Koran by Heart Greg Barker's wonderful documentary centers on the 2010 International Holy Koran Competition, a huge Koran-reciting contest for which talented youths aged seven and up converge on Cairo. The obvious point of comparison here is with the Scripps National Spelling Bee and, in particular, with Jeffrey Blitz's 2002 doc
Spellbound. Structurally, the two films are nearly identical: both follow the studying habits and family lives of a few young contestants leading up to the big event. But that's also just about where the similarities end. First, while spelling can be objectively judged for correctness, Koran reciting is intensely subjective and the reciters are evaluated not just for accuracy but for the "beauty" and "spirit" of their delivery. On top of this, many of the kids arriving in Egypt--from points as far afield as Maldives, Senegal, and Italy--do not speak Arabic, despite having memorized the Koran; a boy from Tajikstan, for instance, awes the judges with his "angelic" recitation, but he can neither understand Arabic nor (it is later revealed to the audience) read or write in his country's official language. In capturing these stories as they play out, Barker is vividly presenting the conflict between moderate Islam and more extreme fundamentalist interpretations, and thus considering higher cultural stakes than simply who will win the big competition.

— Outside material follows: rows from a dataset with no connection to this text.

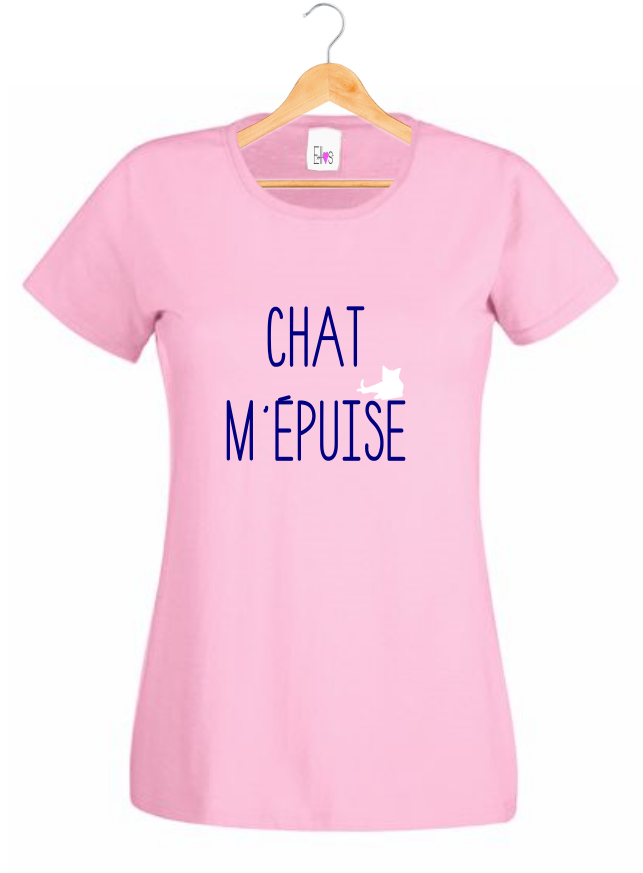 T-shirt Humour Chat "Chat M'épuise" | Cadeau Femme Amie des Félins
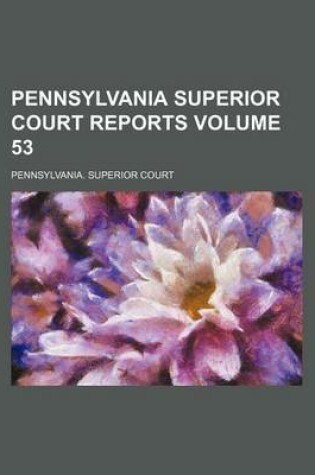 Cover of Pennsylvania Superior Court Reports Volume 53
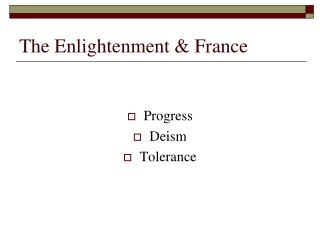 The Enlightenment & France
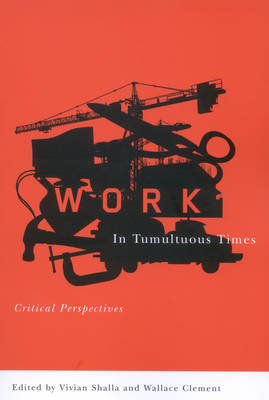 Work in Tumultuous Times: Critical Perspectives (Paperback)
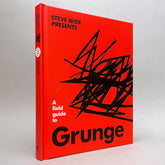 A Field Guide to Grunge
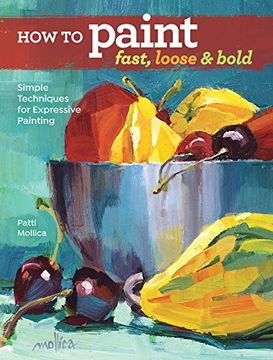portada How to Paint Fast, Loose and Bold: Simple Techniques for Expressive Painting (in English)
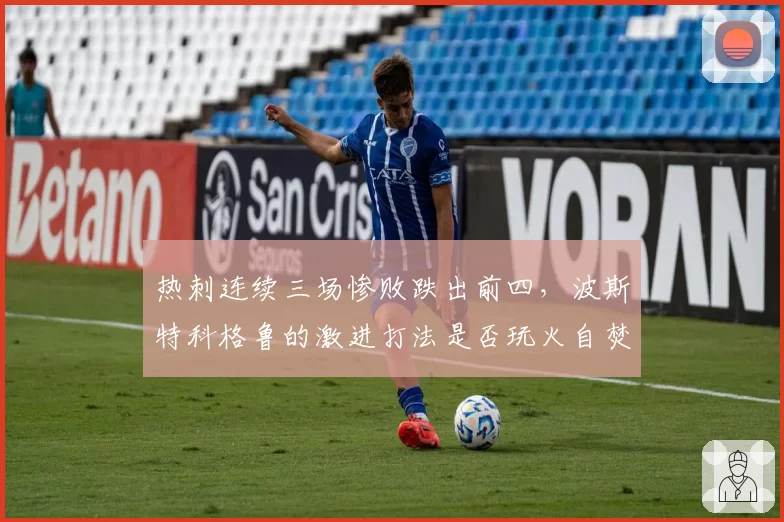 热刺连续三场惨败跌出前四，波斯特科格鲁的激进打法是否玩火自焚？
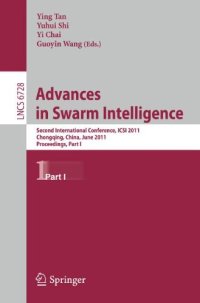 cover of the book Advances in Swarm Intelligence: Second International Conference, ICSI 2011, Chongqing, China, June 12-15, 2011, Proceedings, Part I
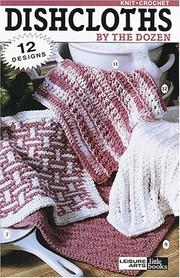 Cover of: Dishcloths by the Dozen (Leisure Arts #75000) by Leisure Arts 7138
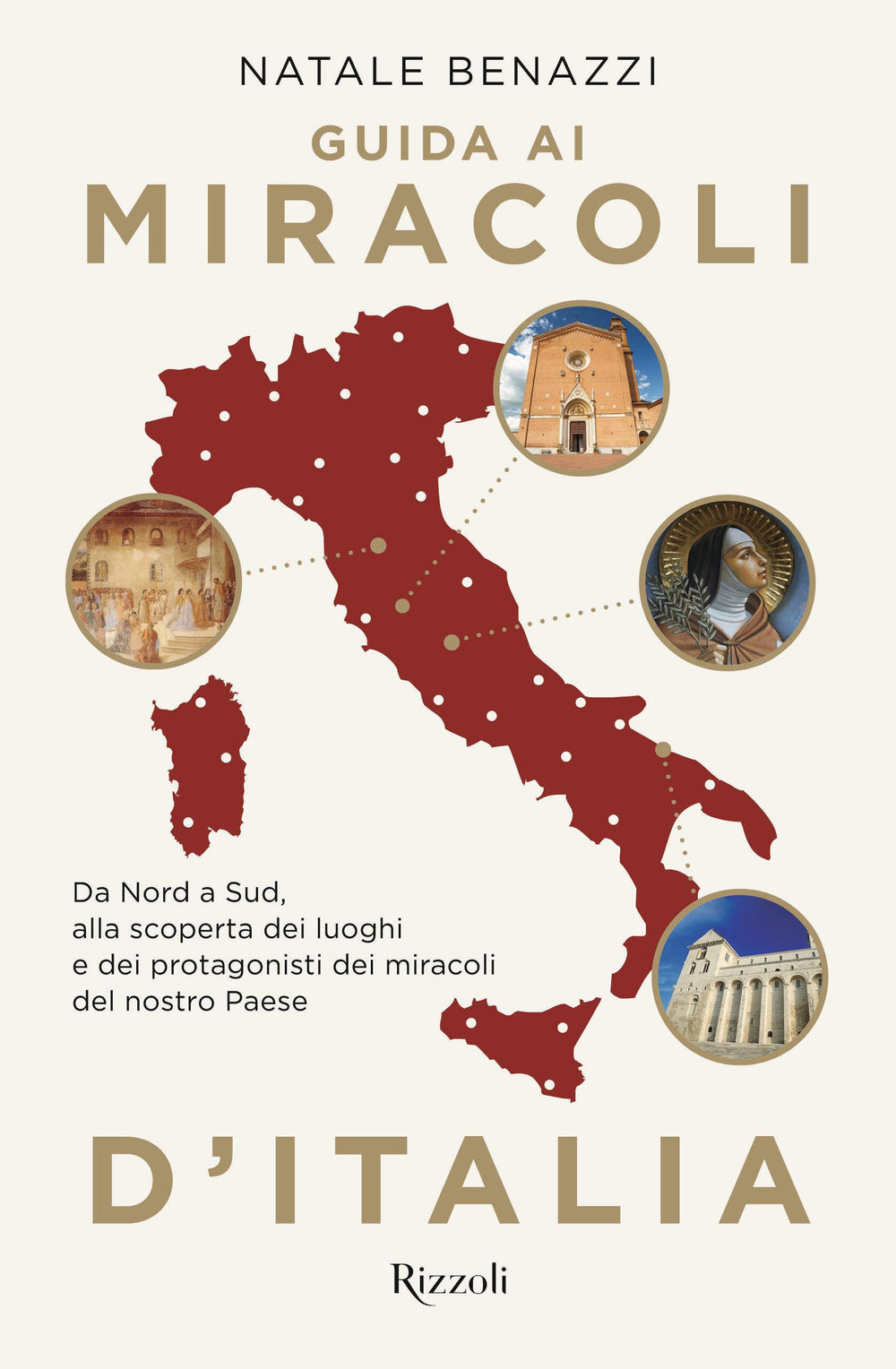 Guida ai miracoli d'Italia. Da Nord a Sud, alla scoperta dei luoghi e dei protagonisti dei miracoli del nostro Paese.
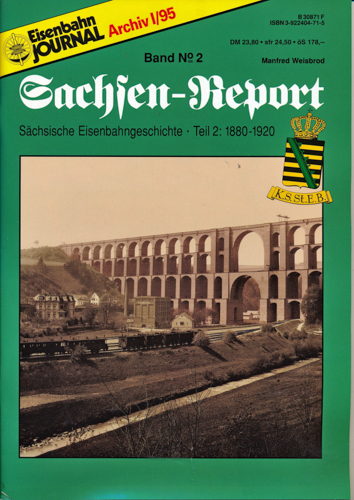 Weisbrod, Manfred  Eisenbahn Journal Archiv I/1995: Sachsen-Report Band 2: Sächsische Eisenbahngeschichte. Teil 2: 1880-1920. 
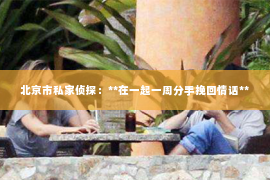 北京市私家侦探：**在一起一周分手挽回情话**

Koran by Heart, however, is never didactic or judgmental. Instead, it's very funny, genuinely touching, and uncommonly humane.
The Mill and the Cross Lech Majewski's dramatic recreation of Bruegel's 1564 painting,
The Way to Cavalry, could've been a masterwork on the level of Sokurov's
Russian Ark. For the first twenty minutes or so I was convinced it would be, as an art-historical world meticulously attuned to the details and rhythms of sixteenth century Flanders awakens to life in a way the distant past is so rarely able to come across on screen. Then, Majewski imposes a completely unnecessary, half-realized plot and some dubious Art History 101 dialogue between Rutger Hauer's Bruegel and a wealthy patron played by Michael York. Worse yet is the voice-over narration Majewski supplies Charlotte Rampling's mother Mary figure, in which she repeats slight variations on the line "I just don't understand..." over and over again. As one of the most visually inventive films of the digital era,
The Mill and the Cross is indeed a must-see, but it's nearly as frustrating for its deficiencies as it is astonishing for its strengths.
Year without a Summer Tan Chui Mui's follow-up to her VIFF '07 highlight,
Love Conquers All, is at least as accomplished, albeit even more restrained in its minimalist storytelling. The film, set in rural coastal Malaysia, focuses on the characters of Ali and Azam, while weaving back and forth between their friendship as boys and as adult men. Here, Tan is clearly drawing on the work of Southeast Asian cinema's most celebrated current practitioner. But rather than openly engaging with the mythological-supernatural dimension on screen the way Apichatpong does, this element is discussed matter-of-factly by characters, feels inextricably woven into the fabric of everyday life, and its possibility is always suggested just beyond the borders of the frame.
Year Without a Summer is as lovely and, at times, hypnotic to watch as it is difficult to write about in a way that conveys some of its delicate, subtle charms; see it by all means.